La réalisatrice Mimi Tremblay (à droite) en enregistrement de balado pour Bromont art public avec l’historienne autodidacte Diane Potvin.
La réalisatrice Mimi Tremblay (à droite) en enregistrement de balado pour Bromont art public avec l’historienne autodidacte Diane Potvin.

Bromont célèbrera son patrimoine par l’art public

«La culture, c’est ce qu’il restera de nous après.» En ces temps «où la réalité nous rattrape», comme il le dit, Michel Bilodeau se permet d’être philosophe.

Le conseiller municipal de Bromont estime qu’il faut des projets culturels ambitieux pour faire contrepoids aux épreuves, un discours que n’aurait pas renié Winston Churchill.

C’est pourquoi il était fier, à l’assemblée de ville de lundi soir, de présenter le projet Bromont art public, qu’il parraine et qui se mettra en branle u début de l’automne, la pandémie ayant retardé les plans.

Au menu: oeuvre d’art, balados, exposition photo et courts-métrages mettant en vedette le patrimoine bâti et naturel de la ville à flanc de montagne.

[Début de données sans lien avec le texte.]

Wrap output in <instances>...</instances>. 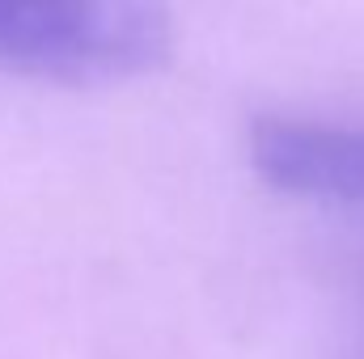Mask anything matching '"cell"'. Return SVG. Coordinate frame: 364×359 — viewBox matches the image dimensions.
I'll use <instances>...</instances> for the list:
<instances>
[{
	"label": "cell",
	"mask_w": 364,
	"mask_h": 359,
	"mask_svg": "<svg viewBox=\"0 0 364 359\" xmlns=\"http://www.w3.org/2000/svg\"><path fill=\"white\" fill-rule=\"evenodd\" d=\"M170 55L161 0H0V77L106 85Z\"/></svg>",
	"instance_id": "6da1fadb"
},
{
	"label": "cell",
	"mask_w": 364,
	"mask_h": 359,
	"mask_svg": "<svg viewBox=\"0 0 364 359\" xmlns=\"http://www.w3.org/2000/svg\"><path fill=\"white\" fill-rule=\"evenodd\" d=\"M250 157L279 190L364 203V127L263 118L250 136Z\"/></svg>",
	"instance_id": "7a4b0ae2"
}]
</instances>
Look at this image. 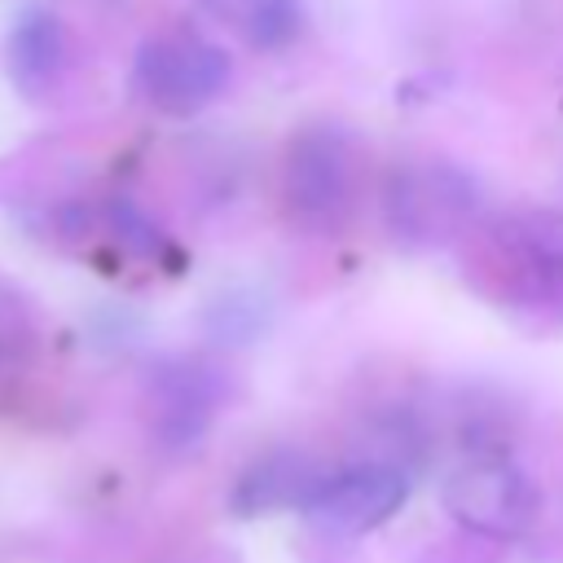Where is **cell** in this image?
Returning a JSON list of instances; mask_svg holds the SVG:
<instances>
[{"label": "cell", "instance_id": "cell-1", "mask_svg": "<svg viewBox=\"0 0 563 563\" xmlns=\"http://www.w3.org/2000/svg\"><path fill=\"white\" fill-rule=\"evenodd\" d=\"M466 273L506 312L563 321V211L528 207L488 220L466 238Z\"/></svg>", "mask_w": 563, "mask_h": 563}, {"label": "cell", "instance_id": "cell-2", "mask_svg": "<svg viewBox=\"0 0 563 563\" xmlns=\"http://www.w3.org/2000/svg\"><path fill=\"white\" fill-rule=\"evenodd\" d=\"M479 216V185L449 158H405L383 180V229L405 251L466 242Z\"/></svg>", "mask_w": 563, "mask_h": 563}, {"label": "cell", "instance_id": "cell-3", "mask_svg": "<svg viewBox=\"0 0 563 563\" xmlns=\"http://www.w3.org/2000/svg\"><path fill=\"white\" fill-rule=\"evenodd\" d=\"M361 185L356 141L339 123H308L282 158V202L303 233H339L352 220Z\"/></svg>", "mask_w": 563, "mask_h": 563}, {"label": "cell", "instance_id": "cell-4", "mask_svg": "<svg viewBox=\"0 0 563 563\" xmlns=\"http://www.w3.org/2000/svg\"><path fill=\"white\" fill-rule=\"evenodd\" d=\"M136 88L141 97L158 110V114H198L202 106H211L229 79H233V62L229 53L194 31H167V35H150L136 48Z\"/></svg>", "mask_w": 563, "mask_h": 563}, {"label": "cell", "instance_id": "cell-5", "mask_svg": "<svg viewBox=\"0 0 563 563\" xmlns=\"http://www.w3.org/2000/svg\"><path fill=\"white\" fill-rule=\"evenodd\" d=\"M440 497H444V510L462 528H471L488 541H515L541 515L537 484L506 457H475V462L457 466L444 479Z\"/></svg>", "mask_w": 563, "mask_h": 563}, {"label": "cell", "instance_id": "cell-6", "mask_svg": "<svg viewBox=\"0 0 563 563\" xmlns=\"http://www.w3.org/2000/svg\"><path fill=\"white\" fill-rule=\"evenodd\" d=\"M409 501V475L391 462H352L343 471H325L308 510L317 523L339 532L383 528Z\"/></svg>", "mask_w": 563, "mask_h": 563}, {"label": "cell", "instance_id": "cell-7", "mask_svg": "<svg viewBox=\"0 0 563 563\" xmlns=\"http://www.w3.org/2000/svg\"><path fill=\"white\" fill-rule=\"evenodd\" d=\"M321 462L295 449L264 453L255 466L242 471L233 506L242 515H268V510H308L317 484H321Z\"/></svg>", "mask_w": 563, "mask_h": 563}, {"label": "cell", "instance_id": "cell-8", "mask_svg": "<svg viewBox=\"0 0 563 563\" xmlns=\"http://www.w3.org/2000/svg\"><path fill=\"white\" fill-rule=\"evenodd\" d=\"M66 66V35H62V22L44 9H31L18 18L13 35H9V70H13V84L26 92V97H44L57 75Z\"/></svg>", "mask_w": 563, "mask_h": 563}, {"label": "cell", "instance_id": "cell-9", "mask_svg": "<svg viewBox=\"0 0 563 563\" xmlns=\"http://www.w3.org/2000/svg\"><path fill=\"white\" fill-rule=\"evenodd\" d=\"M224 31L246 40L251 48H286L303 31L299 0H198Z\"/></svg>", "mask_w": 563, "mask_h": 563}, {"label": "cell", "instance_id": "cell-10", "mask_svg": "<svg viewBox=\"0 0 563 563\" xmlns=\"http://www.w3.org/2000/svg\"><path fill=\"white\" fill-rule=\"evenodd\" d=\"M106 233L114 238L119 251L145 260V264H163L172 255V242L158 233V224L136 211L132 202H106Z\"/></svg>", "mask_w": 563, "mask_h": 563}, {"label": "cell", "instance_id": "cell-11", "mask_svg": "<svg viewBox=\"0 0 563 563\" xmlns=\"http://www.w3.org/2000/svg\"><path fill=\"white\" fill-rule=\"evenodd\" d=\"M207 383L194 369H172L163 383V427L172 435H198L207 422Z\"/></svg>", "mask_w": 563, "mask_h": 563}, {"label": "cell", "instance_id": "cell-12", "mask_svg": "<svg viewBox=\"0 0 563 563\" xmlns=\"http://www.w3.org/2000/svg\"><path fill=\"white\" fill-rule=\"evenodd\" d=\"M31 347H35V321L22 303V295L0 286V369L22 365L31 356Z\"/></svg>", "mask_w": 563, "mask_h": 563}]
</instances>
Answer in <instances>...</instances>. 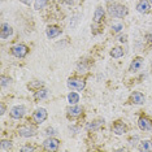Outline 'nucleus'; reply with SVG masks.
Returning a JSON list of instances; mask_svg holds the SVG:
<instances>
[{"label": "nucleus", "mask_w": 152, "mask_h": 152, "mask_svg": "<svg viewBox=\"0 0 152 152\" xmlns=\"http://www.w3.org/2000/svg\"><path fill=\"white\" fill-rule=\"evenodd\" d=\"M120 42H126V35L120 37Z\"/></svg>", "instance_id": "72a5a7b5"}, {"label": "nucleus", "mask_w": 152, "mask_h": 152, "mask_svg": "<svg viewBox=\"0 0 152 152\" xmlns=\"http://www.w3.org/2000/svg\"><path fill=\"white\" fill-rule=\"evenodd\" d=\"M137 11L139 13H148L151 11V5L147 0H140L137 4Z\"/></svg>", "instance_id": "f8f14e48"}, {"label": "nucleus", "mask_w": 152, "mask_h": 152, "mask_svg": "<svg viewBox=\"0 0 152 152\" xmlns=\"http://www.w3.org/2000/svg\"><path fill=\"white\" fill-rule=\"evenodd\" d=\"M13 34V29L9 23H3L1 25V39H7Z\"/></svg>", "instance_id": "ddd939ff"}, {"label": "nucleus", "mask_w": 152, "mask_h": 152, "mask_svg": "<svg viewBox=\"0 0 152 152\" xmlns=\"http://www.w3.org/2000/svg\"><path fill=\"white\" fill-rule=\"evenodd\" d=\"M60 146V140L56 138H48L43 142V147L46 151H56Z\"/></svg>", "instance_id": "20e7f679"}, {"label": "nucleus", "mask_w": 152, "mask_h": 152, "mask_svg": "<svg viewBox=\"0 0 152 152\" xmlns=\"http://www.w3.org/2000/svg\"><path fill=\"white\" fill-rule=\"evenodd\" d=\"M11 83H12V79L8 78V77H5V75H3V77H1V86H3V87H5V86H8Z\"/></svg>", "instance_id": "393cba45"}, {"label": "nucleus", "mask_w": 152, "mask_h": 152, "mask_svg": "<svg viewBox=\"0 0 152 152\" xmlns=\"http://www.w3.org/2000/svg\"><path fill=\"white\" fill-rule=\"evenodd\" d=\"M102 125H104V120H96V121H92L87 125V130H96L99 129Z\"/></svg>", "instance_id": "a211bd4d"}, {"label": "nucleus", "mask_w": 152, "mask_h": 152, "mask_svg": "<svg viewBox=\"0 0 152 152\" xmlns=\"http://www.w3.org/2000/svg\"><path fill=\"white\" fill-rule=\"evenodd\" d=\"M110 56L113 58H120L124 56V50L121 47H115L112 51H110Z\"/></svg>", "instance_id": "6ab92c4d"}, {"label": "nucleus", "mask_w": 152, "mask_h": 152, "mask_svg": "<svg viewBox=\"0 0 152 152\" xmlns=\"http://www.w3.org/2000/svg\"><path fill=\"white\" fill-rule=\"evenodd\" d=\"M68 102L70 103V104H77L79 102V95L77 92H70V94L68 95Z\"/></svg>", "instance_id": "4be33fe9"}, {"label": "nucleus", "mask_w": 152, "mask_h": 152, "mask_svg": "<svg viewBox=\"0 0 152 152\" xmlns=\"http://www.w3.org/2000/svg\"><path fill=\"white\" fill-rule=\"evenodd\" d=\"M47 95H48V90H46V88H39V90H37L35 94H34V99H35V100L44 99V98H47Z\"/></svg>", "instance_id": "f3484780"}, {"label": "nucleus", "mask_w": 152, "mask_h": 152, "mask_svg": "<svg viewBox=\"0 0 152 152\" xmlns=\"http://www.w3.org/2000/svg\"><path fill=\"white\" fill-rule=\"evenodd\" d=\"M113 29V31L115 33H118V31H121V29H122V25H121V23H118V25H115L112 27Z\"/></svg>", "instance_id": "bb28decb"}, {"label": "nucleus", "mask_w": 152, "mask_h": 152, "mask_svg": "<svg viewBox=\"0 0 152 152\" xmlns=\"http://www.w3.org/2000/svg\"><path fill=\"white\" fill-rule=\"evenodd\" d=\"M148 1H152V0H148Z\"/></svg>", "instance_id": "f704fd0d"}, {"label": "nucleus", "mask_w": 152, "mask_h": 152, "mask_svg": "<svg viewBox=\"0 0 152 152\" xmlns=\"http://www.w3.org/2000/svg\"><path fill=\"white\" fill-rule=\"evenodd\" d=\"M66 112L70 117H77L82 113V107H79L77 104H70V107L66 108Z\"/></svg>", "instance_id": "9d476101"}, {"label": "nucleus", "mask_w": 152, "mask_h": 152, "mask_svg": "<svg viewBox=\"0 0 152 152\" xmlns=\"http://www.w3.org/2000/svg\"><path fill=\"white\" fill-rule=\"evenodd\" d=\"M18 134L23 138H30V137H34L37 134V130L34 127L26 125V126H21L18 129Z\"/></svg>", "instance_id": "0eeeda50"}, {"label": "nucleus", "mask_w": 152, "mask_h": 152, "mask_svg": "<svg viewBox=\"0 0 152 152\" xmlns=\"http://www.w3.org/2000/svg\"><path fill=\"white\" fill-rule=\"evenodd\" d=\"M12 55L15 57H18V58H23L27 55V52H29V48H27L25 44H16V46L12 47L11 50Z\"/></svg>", "instance_id": "7ed1b4c3"}, {"label": "nucleus", "mask_w": 152, "mask_h": 152, "mask_svg": "<svg viewBox=\"0 0 152 152\" xmlns=\"http://www.w3.org/2000/svg\"><path fill=\"white\" fill-rule=\"evenodd\" d=\"M138 126H139L140 130L143 131H148L152 129V121L146 116H142L139 120H138Z\"/></svg>", "instance_id": "6e6552de"}, {"label": "nucleus", "mask_w": 152, "mask_h": 152, "mask_svg": "<svg viewBox=\"0 0 152 152\" xmlns=\"http://www.w3.org/2000/svg\"><path fill=\"white\" fill-rule=\"evenodd\" d=\"M21 3H23V4H26V5H30V3H31V0H20Z\"/></svg>", "instance_id": "c756f323"}, {"label": "nucleus", "mask_w": 152, "mask_h": 152, "mask_svg": "<svg viewBox=\"0 0 152 152\" xmlns=\"http://www.w3.org/2000/svg\"><path fill=\"white\" fill-rule=\"evenodd\" d=\"M146 39L148 40V42H152V33L146 34Z\"/></svg>", "instance_id": "c85d7f7f"}, {"label": "nucleus", "mask_w": 152, "mask_h": 152, "mask_svg": "<svg viewBox=\"0 0 152 152\" xmlns=\"http://www.w3.org/2000/svg\"><path fill=\"white\" fill-rule=\"evenodd\" d=\"M112 130L117 135H122V134L126 133V126H125V124H122V122H116L115 125H113Z\"/></svg>", "instance_id": "2eb2a0df"}, {"label": "nucleus", "mask_w": 152, "mask_h": 152, "mask_svg": "<svg viewBox=\"0 0 152 152\" xmlns=\"http://www.w3.org/2000/svg\"><path fill=\"white\" fill-rule=\"evenodd\" d=\"M108 12L109 15L112 17H116V18H122V17H125L129 11H127V8L125 5H121V4H113L110 5L108 8Z\"/></svg>", "instance_id": "f257e3e1"}, {"label": "nucleus", "mask_w": 152, "mask_h": 152, "mask_svg": "<svg viewBox=\"0 0 152 152\" xmlns=\"http://www.w3.org/2000/svg\"><path fill=\"white\" fill-rule=\"evenodd\" d=\"M25 112H26V108L23 105H16L11 109V117L15 120H20L25 116Z\"/></svg>", "instance_id": "423d86ee"}, {"label": "nucleus", "mask_w": 152, "mask_h": 152, "mask_svg": "<svg viewBox=\"0 0 152 152\" xmlns=\"http://www.w3.org/2000/svg\"><path fill=\"white\" fill-rule=\"evenodd\" d=\"M46 34L47 37L50 38V39H52V38H56L61 34V29L58 26H48L47 30H46Z\"/></svg>", "instance_id": "9b49d317"}, {"label": "nucleus", "mask_w": 152, "mask_h": 152, "mask_svg": "<svg viewBox=\"0 0 152 152\" xmlns=\"http://www.w3.org/2000/svg\"><path fill=\"white\" fill-rule=\"evenodd\" d=\"M66 85H68V87L70 88V90H75V91H82V90L85 88V86H86V82L83 81V79H81V78H69L68 79V82H66Z\"/></svg>", "instance_id": "f03ea898"}, {"label": "nucleus", "mask_w": 152, "mask_h": 152, "mask_svg": "<svg viewBox=\"0 0 152 152\" xmlns=\"http://www.w3.org/2000/svg\"><path fill=\"white\" fill-rule=\"evenodd\" d=\"M47 110L44 109V108H39V109H37L35 112H34V115H33V121L35 124H42L44 122V121L47 120Z\"/></svg>", "instance_id": "39448f33"}, {"label": "nucleus", "mask_w": 152, "mask_h": 152, "mask_svg": "<svg viewBox=\"0 0 152 152\" xmlns=\"http://www.w3.org/2000/svg\"><path fill=\"white\" fill-rule=\"evenodd\" d=\"M47 3H48V0H35L34 1V9L35 11H40V9H43L47 5Z\"/></svg>", "instance_id": "412c9836"}, {"label": "nucleus", "mask_w": 152, "mask_h": 152, "mask_svg": "<svg viewBox=\"0 0 152 152\" xmlns=\"http://www.w3.org/2000/svg\"><path fill=\"white\" fill-rule=\"evenodd\" d=\"M21 151H22V152H26V151H34V148H33V147H23Z\"/></svg>", "instance_id": "cd10ccee"}, {"label": "nucleus", "mask_w": 152, "mask_h": 152, "mask_svg": "<svg viewBox=\"0 0 152 152\" xmlns=\"http://www.w3.org/2000/svg\"><path fill=\"white\" fill-rule=\"evenodd\" d=\"M142 65H143V58H142V57H137V58H134V61L131 63L129 70L133 72V73H135V72H138L142 68Z\"/></svg>", "instance_id": "4468645a"}, {"label": "nucleus", "mask_w": 152, "mask_h": 152, "mask_svg": "<svg viewBox=\"0 0 152 152\" xmlns=\"http://www.w3.org/2000/svg\"><path fill=\"white\" fill-rule=\"evenodd\" d=\"M42 86H43V83L40 81H34V82H30V83L27 85V87L29 88H35V91H37V90H39Z\"/></svg>", "instance_id": "b1692460"}, {"label": "nucleus", "mask_w": 152, "mask_h": 152, "mask_svg": "<svg viewBox=\"0 0 152 152\" xmlns=\"http://www.w3.org/2000/svg\"><path fill=\"white\" fill-rule=\"evenodd\" d=\"M0 113H1V115H4V113H5V105L4 104H1V112H0Z\"/></svg>", "instance_id": "473e14b6"}, {"label": "nucleus", "mask_w": 152, "mask_h": 152, "mask_svg": "<svg viewBox=\"0 0 152 152\" xmlns=\"http://www.w3.org/2000/svg\"><path fill=\"white\" fill-rule=\"evenodd\" d=\"M104 9L102 8V7H98L95 11V15H94V21L95 22H100L103 18H104Z\"/></svg>", "instance_id": "dca6fc26"}, {"label": "nucleus", "mask_w": 152, "mask_h": 152, "mask_svg": "<svg viewBox=\"0 0 152 152\" xmlns=\"http://www.w3.org/2000/svg\"><path fill=\"white\" fill-rule=\"evenodd\" d=\"M53 131H55L53 129H47V133H46V134H48V135H51V134H55Z\"/></svg>", "instance_id": "7c9ffc66"}, {"label": "nucleus", "mask_w": 152, "mask_h": 152, "mask_svg": "<svg viewBox=\"0 0 152 152\" xmlns=\"http://www.w3.org/2000/svg\"><path fill=\"white\" fill-rule=\"evenodd\" d=\"M64 3H66V4H73L74 3V0H63Z\"/></svg>", "instance_id": "2f4dec72"}, {"label": "nucleus", "mask_w": 152, "mask_h": 152, "mask_svg": "<svg viewBox=\"0 0 152 152\" xmlns=\"http://www.w3.org/2000/svg\"><path fill=\"white\" fill-rule=\"evenodd\" d=\"M146 102V98L144 95L139 91H134L133 94L130 95V103L131 104H143Z\"/></svg>", "instance_id": "1a4fd4ad"}, {"label": "nucleus", "mask_w": 152, "mask_h": 152, "mask_svg": "<svg viewBox=\"0 0 152 152\" xmlns=\"http://www.w3.org/2000/svg\"><path fill=\"white\" fill-rule=\"evenodd\" d=\"M0 150L1 151L12 150V142L11 140H1V143H0Z\"/></svg>", "instance_id": "5701e85b"}, {"label": "nucleus", "mask_w": 152, "mask_h": 152, "mask_svg": "<svg viewBox=\"0 0 152 152\" xmlns=\"http://www.w3.org/2000/svg\"><path fill=\"white\" fill-rule=\"evenodd\" d=\"M139 150L140 151H152V142L151 140H143V142H140Z\"/></svg>", "instance_id": "aec40b11"}, {"label": "nucleus", "mask_w": 152, "mask_h": 152, "mask_svg": "<svg viewBox=\"0 0 152 152\" xmlns=\"http://www.w3.org/2000/svg\"><path fill=\"white\" fill-rule=\"evenodd\" d=\"M86 70H87V65L85 64V61H83V63H79L78 64V72H79V73H85Z\"/></svg>", "instance_id": "a878e982"}]
</instances>
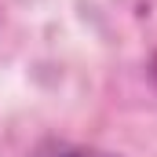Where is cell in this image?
<instances>
[{
    "instance_id": "6da1fadb",
    "label": "cell",
    "mask_w": 157,
    "mask_h": 157,
    "mask_svg": "<svg viewBox=\"0 0 157 157\" xmlns=\"http://www.w3.org/2000/svg\"><path fill=\"white\" fill-rule=\"evenodd\" d=\"M51 157H117V154H106V150H95V146H59Z\"/></svg>"
}]
</instances>
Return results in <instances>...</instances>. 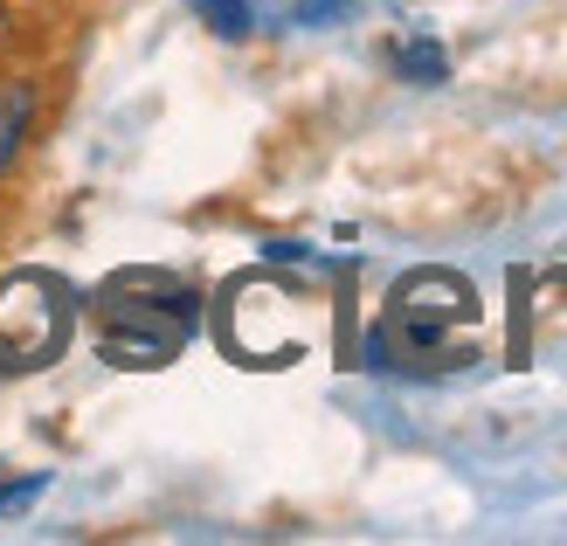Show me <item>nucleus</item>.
I'll use <instances>...</instances> for the list:
<instances>
[{
  "label": "nucleus",
  "mask_w": 567,
  "mask_h": 546,
  "mask_svg": "<svg viewBox=\"0 0 567 546\" xmlns=\"http://www.w3.org/2000/svg\"><path fill=\"white\" fill-rule=\"evenodd\" d=\"M202 332V284L166 264H125L91 291L97 360L118 373H159Z\"/></svg>",
  "instance_id": "obj_1"
},
{
  "label": "nucleus",
  "mask_w": 567,
  "mask_h": 546,
  "mask_svg": "<svg viewBox=\"0 0 567 546\" xmlns=\"http://www.w3.org/2000/svg\"><path fill=\"white\" fill-rule=\"evenodd\" d=\"M471 353H477V291L457 270H409L367 332V367L394 373H443L464 367Z\"/></svg>",
  "instance_id": "obj_2"
},
{
  "label": "nucleus",
  "mask_w": 567,
  "mask_h": 546,
  "mask_svg": "<svg viewBox=\"0 0 567 546\" xmlns=\"http://www.w3.org/2000/svg\"><path fill=\"white\" fill-rule=\"evenodd\" d=\"M83 326V291L63 270L21 264L0 277V373H49Z\"/></svg>",
  "instance_id": "obj_3"
},
{
  "label": "nucleus",
  "mask_w": 567,
  "mask_h": 546,
  "mask_svg": "<svg viewBox=\"0 0 567 546\" xmlns=\"http://www.w3.org/2000/svg\"><path fill=\"white\" fill-rule=\"evenodd\" d=\"M49 492V471H21V477H8V484H0V519H14V512H28V505H35Z\"/></svg>",
  "instance_id": "obj_7"
},
{
  "label": "nucleus",
  "mask_w": 567,
  "mask_h": 546,
  "mask_svg": "<svg viewBox=\"0 0 567 546\" xmlns=\"http://www.w3.org/2000/svg\"><path fill=\"white\" fill-rule=\"evenodd\" d=\"M194 21L208 28V35L221 42H243V35H257V0H187Z\"/></svg>",
  "instance_id": "obj_6"
},
{
  "label": "nucleus",
  "mask_w": 567,
  "mask_h": 546,
  "mask_svg": "<svg viewBox=\"0 0 567 546\" xmlns=\"http://www.w3.org/2000/svg\"><path fill=\"white\" fill-rule=\"evenodd\" d=\"M388 70L402 83H422V91H436V83H450V49L430 35V28H409L402 42H388Z\"/></svg>",
  "instance_id": "obj_5"
},
{
  "label": "nucleus",
  "mask_w": 567,
  "mask_h": 546,
  "mask_svg": "<svg viewBox=\"0 0 567 546\" xmlns=\"http://www.w3.org/2000/svg\"><path fill=\"white\" fill-rule=\"evenodd\" d=\"M35 119H42V76L28 70H0V181L14 174V159L28 153L35 138Z\"/></svg>",
  "instance_id": "obj_4"
},
{
  "label": "nucleus",
  "mask_w": 567,
  "mask_h": 546,
  "mask_svg": "<svg viewBox=\"0 0 567 546\" xmlns=\"http://www.w3.org/2000/svg\"><path fill=\"white\" fill-rule=\"evenodd\" d=\"M360 0H291V28H326V21H353Z\"/></svg>",
  "instance_id": "obj_8"
},
{
  "label": "nucleus",
  "mask_w": 567,
  "mask_h": 546,
  "mask_svg": "<svg viewBox=\"0 0 567 546\" xmlns=\"http://www.w3.org/2000/svg\"><path fill=\"white\" fill-rule=\"evenodd\" d=\"M21 49V21H14V8L0 0V55H14Z\"/></svg>",
  "instance_id": "obj_9"
}]
</instances>
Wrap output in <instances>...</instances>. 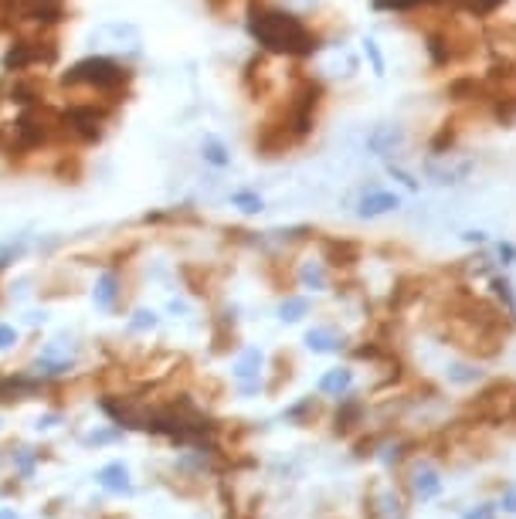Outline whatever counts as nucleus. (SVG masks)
Listing matches in <instances>:
<instances>
[{
  "instance_id": "obj_26",
  "label": "nucleus",
  "mask_w": 516,
  "mask_h": 519,
  "mask_svg": "<svg viewBox=\"0 0 516 519\" xmlns=\"http://www.w3.org/2000/svg\"><path fill=\"white\" fill-rule=\"evenodd\" d=\"M421 4H438V0H374L377 11H415Z\"/></svg>"
},
{
  "instance_id": "obj_1",
  "label": "nucleus",
  "mask_w": 516,
  "mask_h": 519,
  "mask_svg": "<svg viewBox=\"0 0 516 519\" xmlns=\"http://www.w3.org/2000/svg\"><path fill=\"white\" fill-rule=\"evenodd\" d=\"M248 31L262 48L275 51V55H296L306 58L316 51V34L299 21L296 14L286 11H269V7H252L248 17Z\"/></svg>"
},
{
  "instance_id": "obj_13",
  "label": "nucleus",
  "mask_w": 516,
  "mask_h": 519,
  "mask_svg": "<svg viewBox=\"0 0 516 519\" xmlns=\"http://www.w3.org/2000/svg\"><path fill=\"white\" fill-rule=\"evenodd\" d=\"M96 482L102 492H109V496H133L136 486H133V472H129L126 462H106L102 469L96 472Z\"/></svg>"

«Ça sera du beau matériel culturel qui pourra être bonifié à l’avenir», dit M. Bilodeau, qui était derrière le défunt Festival du chocolat et aujourd’hui responsable des dossiers culturels. «À Bromont, la culture prend de plus en plus de place.»

Avec Bromont art public, seule notre curiosité, toutefois, prendra du poids avec les activités concoctées par l’équipe culturelle de la Ville, Caroline Couture, Christine Rossignol et Ève Panneton, qui y travaille depuis plus d’un an.

De l’éphémère au grégaire

Les rénovations en cours au centre culturel St-John serviront d’abord à créer l’«oeuvre d’art éphémère». La palissade de vinyle entourant les travaux sera peinte et aménagée par une douzaine de jeunes artistes soutenus par les mentors Christian Battuz, Marc Serre, Catherine Orer et Rachel Grenon.

Quand elle ne sera plus utilisée, elle ne sera plus utile, c’est une lapalissade de le dire... La clôture sera donc démantelée pour être recyclée en sacs réutilisables. Preuve supplémentaire qu’à Bromont rien ne se perd, rien ne crée, tout est pris en main.

Des balados intitulés «Les murs ont des oreilles» et animés par la réalisatrice Mimi Tremblay permettront pour leur part d’aborder l’aspect humain de la nature et de l’architecture sous la forme de discussions avec des citoyens, historiens, artistes et architectes. Tandis que des courts-métrages «qui arpenteront l’ensemble du paysage de Bromont» seront offerts avec la collaboration des mémoires vivantes Laurent Dusseau et Diane Potvin.

Finalement, la rue Shefford, l’artère principale sans en avoir le nom, ainsi que la bibliothèque municipale seront le théâtre, en 2021, d’une exposition collective de six photographes qui chasseront «avec leur oeil» le patrimoine bromontois dans son infini petit et son immensément grand.

Bromont art public profite d’un budget de 90 000 $ dont la moitié est allouée par le ministère de la Culture du Québec, dans le cadre d’une entente de développement culturel.